Contenus

Toggle## McNaughton and Yamada algorithm

The algorithm of McNaughton and Yamada follows the next steps. Given a automaton To *not* states, and whose states are numbered from 1 to *not*, we give an expression for the languages composed of the words which label the paths of *i* To *j*, for any couple *i*, *j*. This expression is built by induction using a condition on the paths. This condition states that the paths only pass through certain authorized states.

Our automaton having *not* states, so we focus on building a regular expression for each of *not*×*not* languages *THE _{s, s'}* = {

*w*∈X * |

*s*.

*w*=

*s*'} formed by all the words that send a state

*s*any on another state

*s'*. If we succeed, the language recognized by the automaton will be the value of a finite union of regular expressions and therefore of a regular expression.

The idea is to proceed step by step by taking into account an increasing number of intermediate states between *s* and *s'*. The states being assumed to be numbered from 0 to *not*, we start with *no* intermediate state, then only *s _{0}*, then

*s*and

_{0}*s*, then

_{1}*s*,

_{0}*s*and

_{1}*s*, etc.

_{2}We notice *THE _{s, s'}^{(k)}* is the expression for the set of words which label paths from s to s' and whose intermediate vertices are less than or equal to k. The starting vertices s and ending s' are not intermediate, so they are not constrained to be less than or equal to k.

We build the *THE _{s, s'}^{(k)}* by induction on k, starting with k = 0, and ending with k = n. When k = n, the constraint on k is no longer a restriction, and

*THE*=

_{s, s'}^{(k)}*THE*if s ≠ s', and ε +

_{s, s' }*THE*=

_{s, s}^{(not)}*THE*.

_{s, s}For k = 0, since the vertices are numbered starting from 1, the constraint simply expresses that there is no intermediate vertex. The only paths are transitions from s to s' (we ignore a path of length 0 in state s).

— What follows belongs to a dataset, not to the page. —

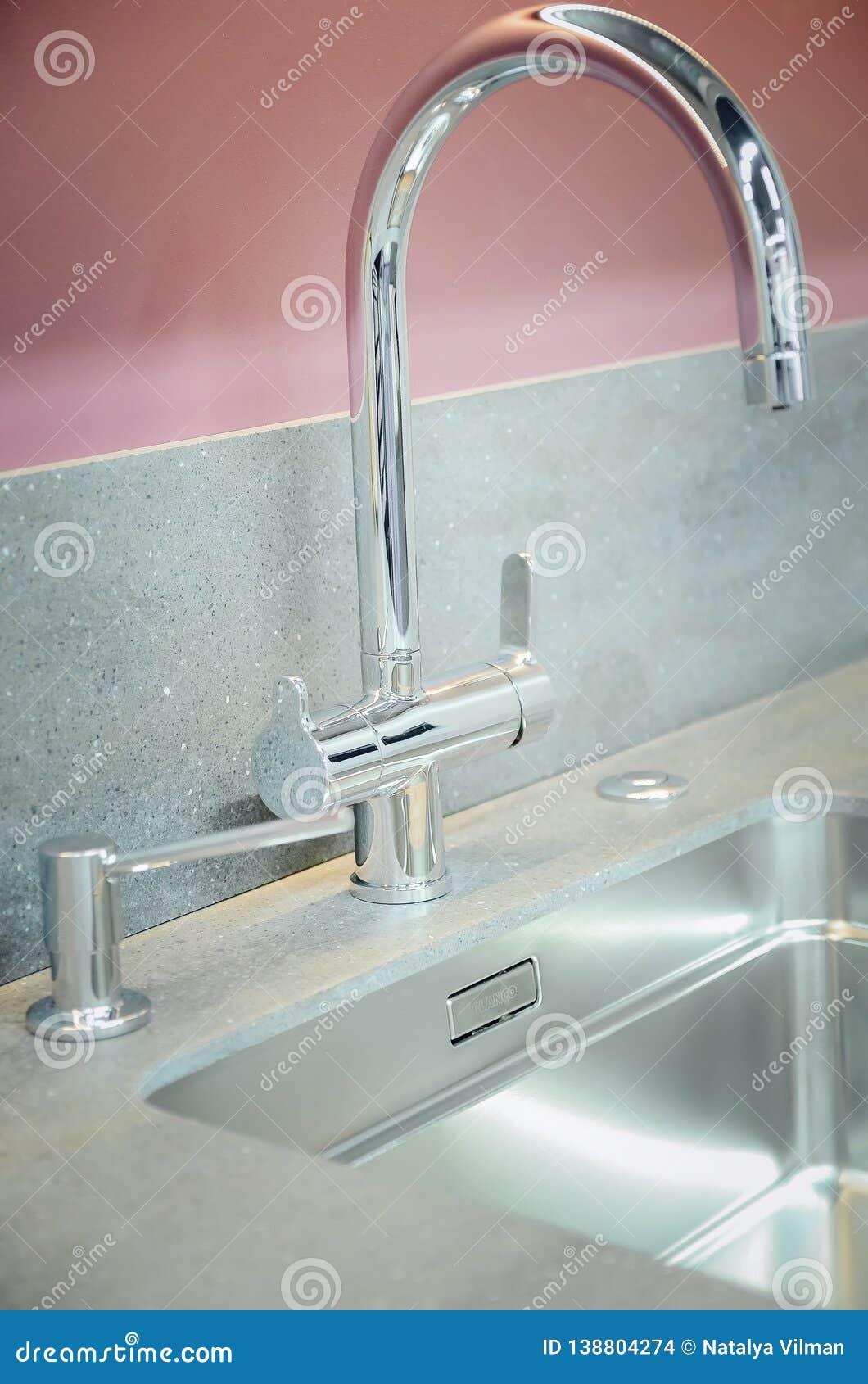 与一个人为石工作台面的一个新的厨房水槽 现代厨房内部的概念 垂直的摄影 特写镜头,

We therefore have with s = p and s' = q:

For induction, we consider a path from s to s' whose intermediate vertices are smaller than k. Two cases are then possible:

- the intermediate vertices are smaller than k-1, then the label is in
*THE*_{s, s'}^{(k-1)} - the path goes through state k. We then decompose the path into parts whose intermediate vertices are smaller than k-1. For this, we consider each occurrence of the vertex k in this path: between two consecutive occurrences, the intermediate vertices are smaller than k-1. We then have the formula with s = p and s' = q: .

There are therefore n + 1 steps. Each of the steps requires the computation of n² expressions, and the size of the expressions themselves increases with k.

## Example

Consider the following automaton:

With k = 0 we have:

Then k = 1:

Then k = 2:

Then k = 3:

For the last step we just calculate the two expressions that interest us (initial states to final states):

The desired expression is therefore ab (a + b) ∗ + (b + aa) a ∗.